Die unzeitgemäßen Besonderheiten der Handlung wie die Tatsache, dass Väter, Ehegatten und Brüder für die Tugend der Frauen verantwortlich waren, dass der gehörnte Ehemann auch noch verspottet wurde und dass der Graf Monterone, der Vater einer vom Herzog geschändeten jungen Frau, Rigoletto wegen seines Spotts verflucht, können in dem Zusammenhang als typischer Opernstoff abgehandelt werden.

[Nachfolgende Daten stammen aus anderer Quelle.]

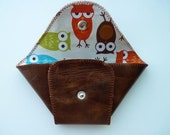 Envelope Wallet in Leather with Colorful Owls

Opéra de Lyon/RIGOLETTO/ Foto ©Stofleth

Regisseur Axel Ranisch lässt „Rigoletto“ im Berlin der 1990er Jahre in der LGBT-Szene und in einer spießigen Plattenbausiedlung spielen. Die Party am Hof des Herzogs findet in einem Lokal mit Spielautomaten und Table Dance statt, in dem Transvestiten und tätowierte Männer in Lederkleidung den Ton angeben. Die Kostüme von Alfred Mayerhofer sind sehr fantasievoll gestaltet, mit Tutus und transparenten Mänteln. Gilda trägt zerrissene Jeans und könnte eine der jungen Besucherinnen sein, der Herzog von Mantua tritt im stahlblauen Dreiteiler und Wollmantel auf und ist ungeheuer attraktiv, der typische Latin Lover.

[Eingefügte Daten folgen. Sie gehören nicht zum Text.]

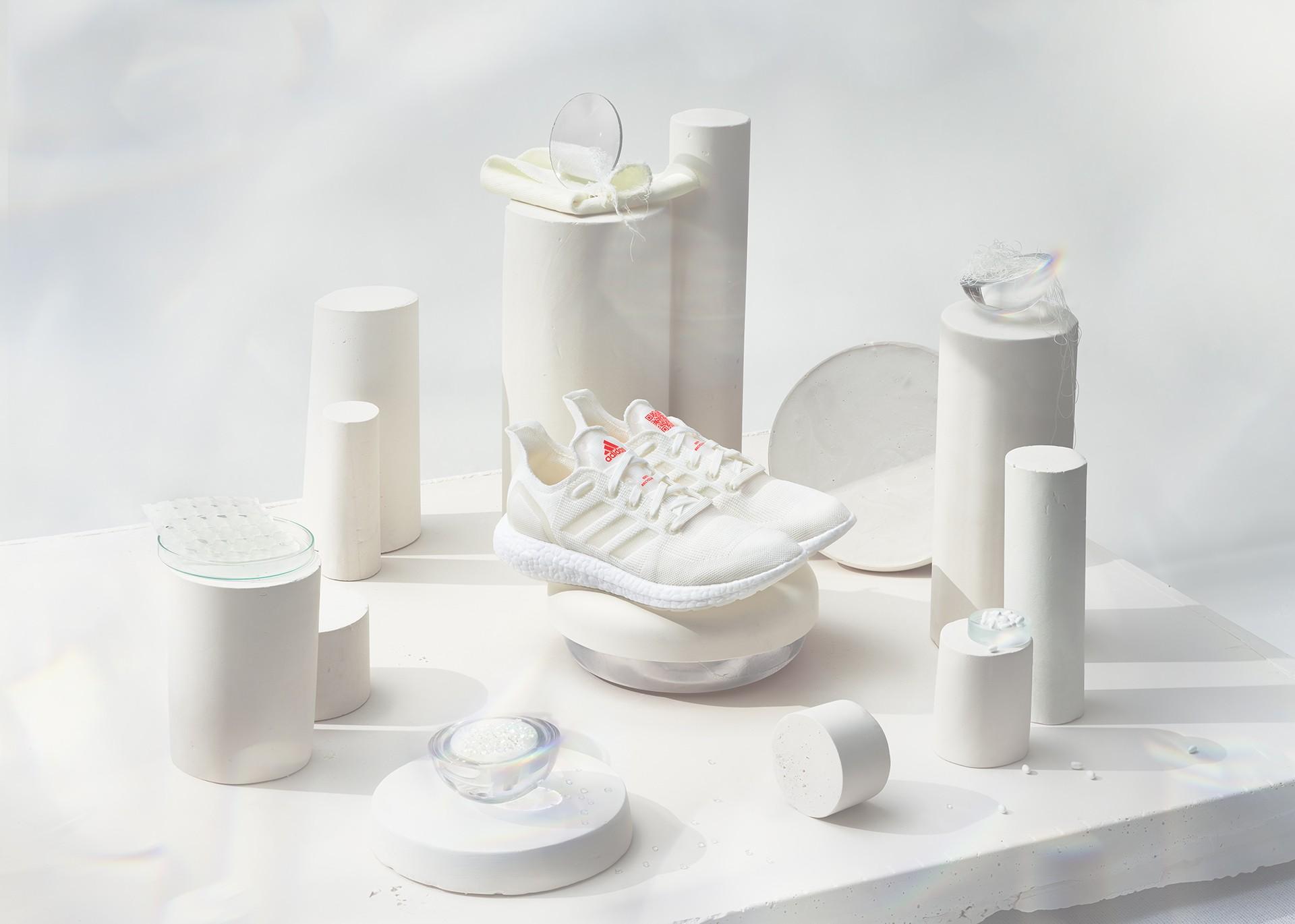 Adidas Futurecraft.Loop é 100% reciclável (Foto: Divulgação)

Das Bühnenbild und die Videosequenzen von Falko Herold zeigen die Trostlosigkeit runtergekommener Berliner Plattenbauten, ein spießiges Wohnzimmer und eine Schaukel.

Dirigent Daniele Rustioni mit dem Orchester der Oper Lyon lässt musikalisch keine Wünsche offen. Mit sattem Verdi-Klang lässt er die Trostlosigkeit des Ambientes vergessen. Der bestens von Benedict Kearns einstudierte Chor ist aufmerksam choreographiert von Daphné Mauger.

Es geht um das Loslassen einer erwachsenen Tochter. Der Schauspieler Heiko Pinkowski als älterer Opernfan, der sich in seiner Plattenbauwohnung im Berlin der 90er Jahre die Videokassette mit Verdis „Rigoletto“ ansieht, eine Pistole bereit, hat offensichtlich nicht verarbeitet, dass seine Tochter ausgezogen ist, um mit dem charismatischen Verkäufer seines Plattenladens zusammen zu sein. Zunächst denkt man, es wird die Vorgeschichte erzählt, aber es ist Hugos Geschichte, zu der die musikalischen Ensembles sehr gut passen. Hugo identifiziert sich mit dem Opernheld Rigoletto, der seine Tochter abgöttisch liebt.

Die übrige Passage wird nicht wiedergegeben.